NOTES ON BOOKS, ETC.
Messrs. Longman have just published, in two thick and closely printed volumes, A New Gazetteer or Topographical Dictionary of the British Islands and Narrow Seas, &c., by James A. Sharp. When we tell our readers that in these two volumes are recorded the name, position, history, &c. of every city, town, village, hamlet, &c. which appears in the censuses of 1821, 1831, 1841; or in the works of Carlisle, Pott, Gorton, Lewis, Fullarton, Chambers, Hall, and other general writers; and, indeed, that among the sixty thousand articles of which these volumes consist, will be found particulars not only of all the natural objects of the country—as rivers, lakes, mountains, hills, passes, waterfalls, bays, ports, headlands, islands, shoals—but also of every locality or object of historical interest or antiquarian character: as Roman stations and camps, Roman and British ways, Saxon towns, Druid stones, cromlechs, round towers, Danish Raths, Picts' houses, castles, abbeys, &c., not to mention railway, police, and coast-guard stations, hunting "fixtures," &c., they will at once perceive what a vast amount of useful, indeed of most valuable, information, the persevering industry of Mr. Sharp has enabled him to bring together. That a work consisting of so large a mass of facts and figures should contain some errors, is more than probable; but having tested it by referring to localities with which we are personally acquainted, we are enabled to say that it has stood that test in a manner to make us feel assured that it is a book to be fully relied upon, and one, therefore, which we have no doubt will eventually take its place in every well-appointed library.

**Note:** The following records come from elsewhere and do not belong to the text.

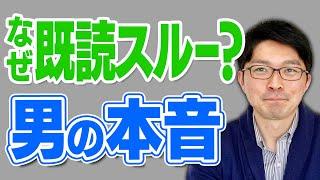 なぜ既読スルー?
男の本音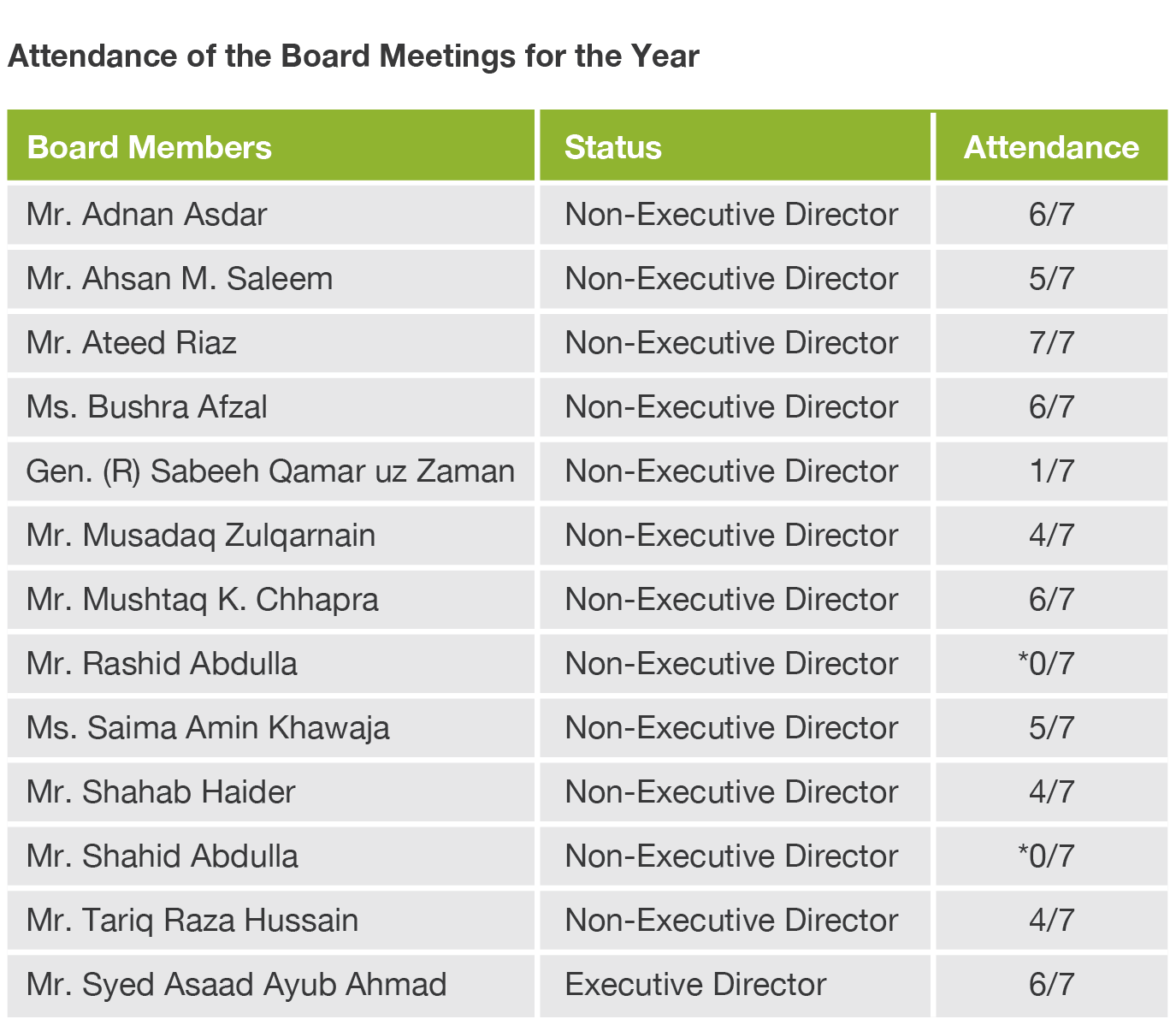 Attendance of the Board Meetings for the Year

| Board Members | Status | Attendance |
|---|---|---|
| Mr. Adnan Asdar | Non-Executive Director | 6/7 |
| Mr. Ahsan M. Saleem | Non-Executive Director | 5/7 |
| Mr. Ateed Riaz | Non-Executive Director | 7/7 |
| Ms. Bushra Afzal | Non-Executive Director | 6/7 |
| Gen. (R) Sabeeh Qamar uz Zaman | Non-Executive Director | 1/7 |
| Mr. Musadaq Zulqarnain | Non-Executive Director | 4/7 |
| Mr. Mushtaq K. Chhapra | Non-Executive Director | 6/7 |
| Mr. Rashid Abdulla | Non-Executive Director | *0/7 |
| Ms. Saima Amin Khawaja | Non-Executive Director | 5/7 |
| Mr. Shahab Haider | Non-Executive Director | 4/7 |
| Mr. Shahid Abdulla | Non-Executive Director | *0/7 |
| Mr. Tariq Raza Hussain | Non-Executive Director | 4/7 |
| Mr. Syed Asaad Ayub Ahmad | Executive Director | 6/7 |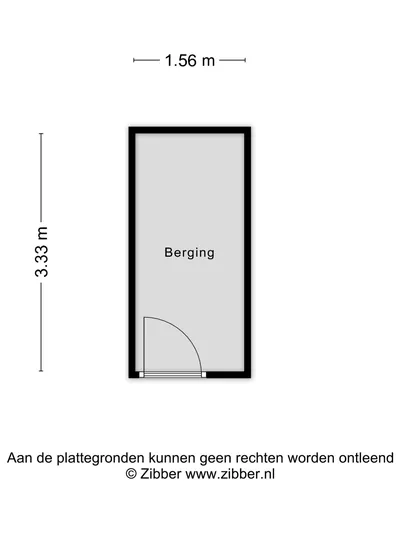 1.56 m

3.33 m

Berging

Aan de plattegronden kunnen geen rechten worden ontleend
© Zibber www.zibber.nl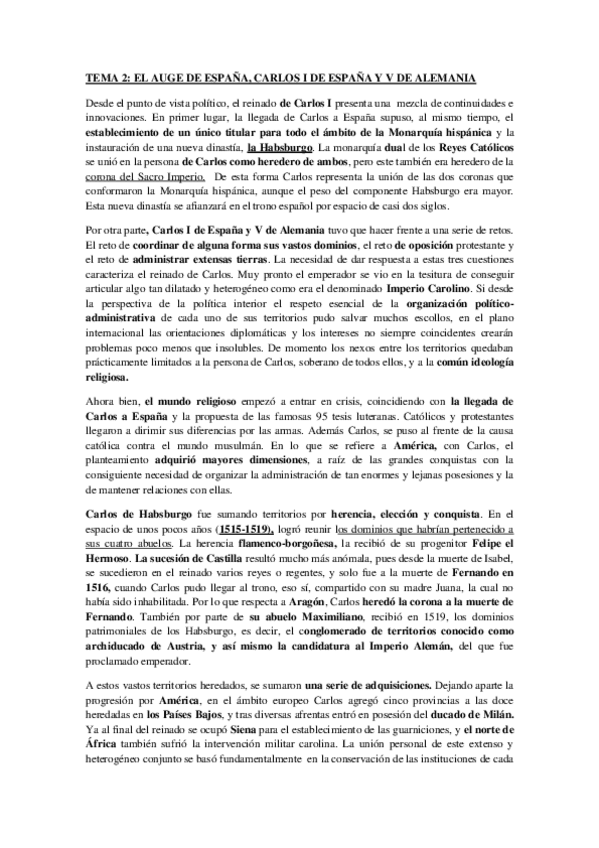 TEMA 2: EL AUGE DE ESPAÑA, CARLOS I DE ESPAÑA Y V DE ALEMANIA

Desde el punto de vista político, el reinado de Carlos I presenta una mezcla de continuidades e innovaciones. En primer lugar, la llegada de Carlos a España supuso, al mismo tiempo, el establecimiento de un único titular para todo el ámbito de la Monarquía hispánica y la instauración de una nueva dinastía, la Habsburgo. La monarquía dual de los Reyes Católicos se unió en la persona de Carlos como heredero de ambos, pero este también era heredero de la corona del Sacro Imperio. De esta forma Carlos representa la unión de las dos coronas que conformaron la Monarquía hispánica, aunque el peso del componente Habsburgo era mayor. Esta nueva dinastía se afianzará en el trono español por espacio de casi dos siglos.

Por otra parte, Carlos I de España y V de Alemania tuvo que hacer frente a una serie de retos. El reto de coordinar de alguna forma sus vastos dominios, el reto de oposición protestante y el reto de administrar extensas tierras. La necesidad de dar respuesta a estas tres cuestiones caracteriza el reinado de Carlos. Muy pronto el emperador se vio en la tesitura de conseguir articular algo tan dilatado y heterogéneo como era el denominado Imperio Carolino. Si desde la perspectiva de la política interior el respeto esencial de la organización político-administrativa de cada uno de sus territorios pudo salvar muchos escollos, en el plano internacional las orientaciones diplomáticas y los intereses no siempre coincidentes crearán problemas poco menos que insolubles. De momento los nexos entre los territorios quedaban prácticamente limitados a la persona de Carlos, soberano de todos ellos, y a la común ideología religiosa.

Ahora bien, el mundo religioso empezó a entrar en crisis, coincidiendo con la llegada de Carlos a España y la propuesta de las famosas 95 tesis luteranas. Católicos y protestantes llegaron a dirimir sus diferencias por las armas. Además Carlos, se puso al frente de la causa católica contra el mundo musulmán. En lo que se refiere a América, con Carlos, el planteamiento adquirió mayores dimensiones, a raíz de las grandes conquistas con la consiguiente necesidad de organizar la administración de tan enormes y lejanas posesiones y la de mantener relaciones con ellas.

Carlos de Habsburgo fue sumando territorios por herencia, elección y conquista. En el espacio de unos pocos años (1515-1519), logró reunir los dominios que habrían pertenecido a sus cuatro abuelos. La herencia flamenco-borgoñesa, la recibió de su progenitor Felipe el Hermoso. La sucesión de Castilla resultó mucho más anómala, pues desde la muerte de Isabel, se sucedieron en el reinado varios reyes o regentes, y solo fue a la muerte de Fernando en 1516, cuando Carlos pudo llegar al trono, eso sí, compartido con su madre Juana, la cual no había sido inhabilitada. Por lo que respecta a Aragón, Carlos heredó la corona a la muerte de Fernando. También por parte de su abuelo Maximiliano, recibió en 1519, los dominios patrimoniales de los Habsburgo, es decir, el conglomerado de territorios conocido como archiducado de Austria, y así mismo la candidatura al Imperio Alemán, del que fue proclamado emperador.

A estos vastos territorios heredados, se sumaron una serie de adquisiciones. Dejando aparte la progresión por América, en el ámbito europeo Carlos agregó cinco provincias a las doce heredadas en los Países Bajos, y tras diversas afrentas entró en posesión del ducado de Milán. Ya al final del reinado se ocupó Siena para el establecimiento de las guarniciones, y el norte de África también sufrió la intervención militar carolina. La unión personal de este extenso y heterogéneo conjunto se basó fundamentalmente en la conservación de las instituciones de cada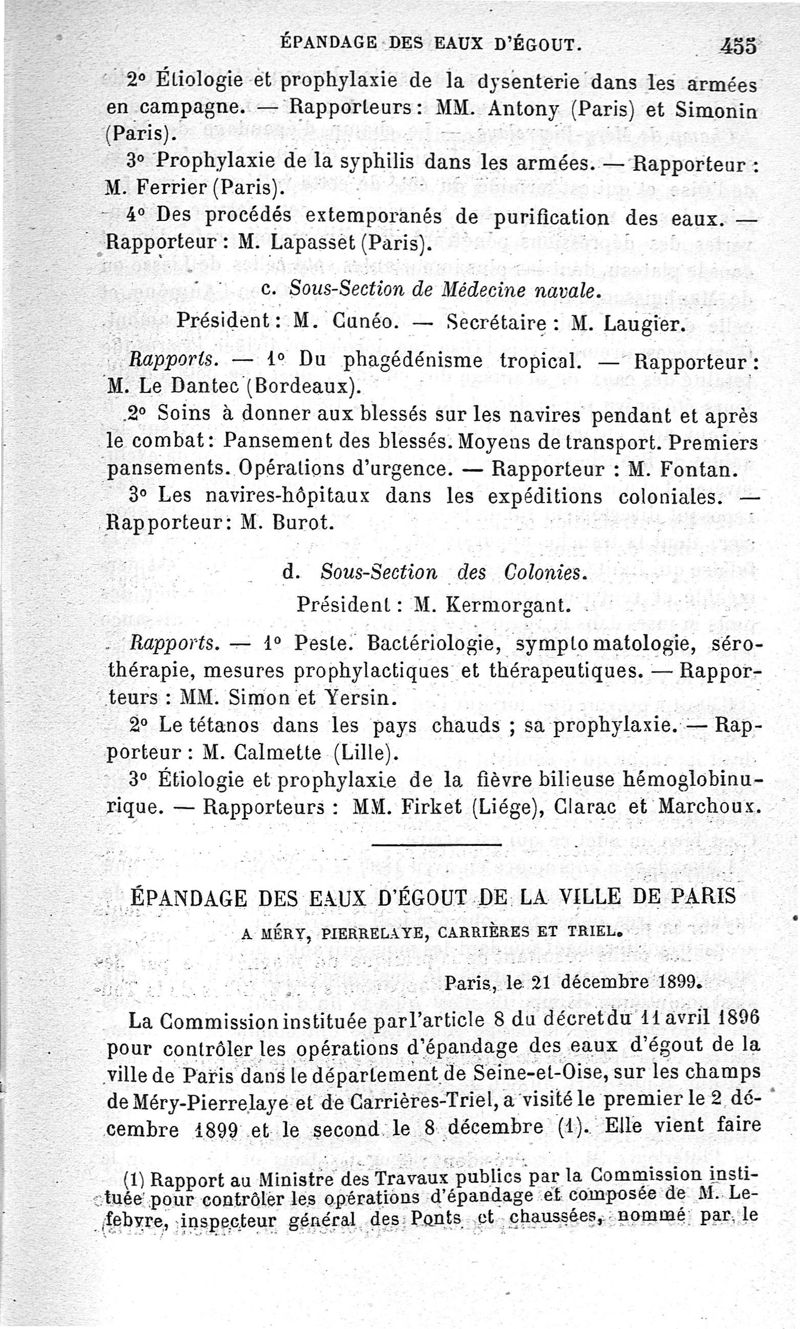 ÉPANDAGE DES EAUX D'ÉGOUT. 455

2° Étiologie et prophylaxie de la dysenterie dans les armées en campagne. — Rapporteurs : MM. Antony (Paris) et Simonin (Paris).

3° Prophylaxie de la syphilis dans les armées. — Rapporteur : M. Ferrier (Paris).

4° Des procédés extemporanés de purification des eaux. — Rapporteur : M. Lapasset (Paris).

c. Sous-Section de Médecine navale.

Président : M. Cunéo. — Secrétaire : M. Laugier.

Rapports. — 1° Du phagédénisme tropical. — Rapporteur : M. Le Dantec (Bordeaux).

2° Soins à donner aux blessés sur les navires pendant et après le combat : Pansement des blessés. Moyens de transport. Premiers pansements. Opérations d'urgence. — Rapporteur : M. Fontan.

3° Les navires-hôpitaux dans les expéditions coloniales. — Rapporteur : M. Burot.

d. Sous-Section des Colonies.

Président : M. Kermorgant.

Rapports. — 1° Peste. Bactériologie, symptomatologie, sérothérapie, mesures prophylactiques et thérapeutiques. — Rapporteurs : MM. Simon et Yersin.

2° Le tétanos dans les pays chauds ; sa prophylaxie. — Rapporteur : M. Calmette (Lille).

3° Étiologie et prophylaxie de la fièvre bilieuse hémoglobinurique. — Rapporteurs : MM. Firket (Liége), Clarac et Marchoux.

ÉPANDAGE DES EAUX D'ÉGOUT DE LA VILLE DE PARIS
A MÉRY, PIERRELAYE, CARRIÈRES ET TRIEL.

Paris, le 21 décembre 1899.

La Commission instituée par l'article 8 du décret du 11 avril 1896 pour contrôler les opérations d'épandage des eaux d'égout de la ville de Paris dans le département de Seine-et-Oise, sur les champs de Méry-Pierrelaye et de Carrières-Triel, a visité le premier le 2 décembre 1899 et le second le 8 décembre (1). Elle vient faire

(1) Rapport au Ministre des Travaux publics par la Commission instituée pour contrôler les opérations d'épandage et composée de M. Lefebvre, inspecteur général des Ponts et chaussées, nommé par le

Books Received.—Tangible Typography, or How the Blind Read, by E. C. Johnson, is a little volume detailing various modes of printing books for the blind, and well calculated to awaken an interest in the benevolent objects of The Society for Printing and Distributing Books for the Use of the Blind.—The Ghost of Junius, &c., by Francis Ayerst. This endeavour to identity Junius with Lieut.-General Sir Robert Rich, on the strength of a letter written by that officer to Viscount Barrington, years after the celebrated Letters of Junius had appeared, is the largest theory based on the smallest fact with which we are acquainted.—Mr. Bohn has just issued in his Standard Library the fourth volume of his edition of The Prose Works of John Milton; containing the First Book of A Treatise on Christian Doctrine, compiled from the Holy Scripture alone, translated from the Original by the Lord Bishop of Winchester. The present edition has had the advantage of a thorough revision.—Mr. Bohn has also enriched his Scientific Library by the publication of The Physical and Metaphysical Works of Lord Bacon, including his Dignity and Advancement of Learning, and his Novum Organon, or Precepts for the Interpretation of Nature, edited by Joseph Devey, who has availed himself of the best translations, and enriched the Novum Organon with the remarks of the two Playfairs, Sir John Herschel, and the German and French editors.—Matthew Paris' English History, from the Year 1235 to 1273; translated from the Latin by Dr. Giles, Volume the Second, is the new issue of Bohn's Antiquarian Library; while, in his Classical Library, he has published a volume which will be, we doubt not, welcome to many: The Idylls of Theocritus, Bion, and Moschus, and the War Songs of Tyrtæus, literally translated into English Prose, by Rev. J. Banks; with Metrical Versions, by J. M. Chapman.—The Churchman's Magazine, a Monthly Review of Church Progress and General Literature. Judging from the January and February Numbers which are now before us, we can have no doubt that this Magazine for Churchmen will please those to whom it is addressed.